Der Grund sind  wie immer  die Kosten. 8 Millionen Euro möchte Berlin durch die Umstellung auf Strom sparen. Joachim Zeller, der christdemokratische Bezirksbürgermeister von Mitte und der Verantwortliche für das Licht in der Stadt, ist ein Mensch, der in Zahlen denkt. Er hält die Gaslampen ganz einfach für überteuerte Auslaufmodelle, keine Stadt in Europa könne sich solch einen Luxus noch leisten. Das verschuldete Berlin erst recht nicht.

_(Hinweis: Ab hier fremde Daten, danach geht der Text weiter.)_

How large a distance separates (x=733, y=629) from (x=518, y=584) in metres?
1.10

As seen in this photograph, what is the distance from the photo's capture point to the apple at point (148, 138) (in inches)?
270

Zudem würden ja der Stadt allmählich die Glühstrümpfe ausgehen. Bislang hatte die Firma Auer in Berlin produziert, aber im September vergangenen Jahres hat das Unternehmen seine Anlagen plötzlich nach Indien verkauft. Möglicherweise ahnte das Unternehmen, oder wußte sogar, was kommt. Schließlich sollte den Laternen schon einmal das Gas abgedreht werden. Doch da gingen die geschichtsbewußten Berliner auf die Barrikaden. Sie wollten ihre alten Laternen behalten, dieses Licht, das so spannend in Schwarzweißfilmen flackert, das so mild und weich und so ganz anders ist als das blasse Blaulicht moderner Zeiten. Die Inder jedenfalls wußten vom baldigen Erlöschen der 40.000 Gaslaternen Berlins wahrscheinlich nichts. Und jetzt hat man ihnen die Einfuhrgenehmigung verweigert  unbegründet. Das riecht ein bißchen nach unglobaler Verschwörung und vielleicht fiesen Geschäften.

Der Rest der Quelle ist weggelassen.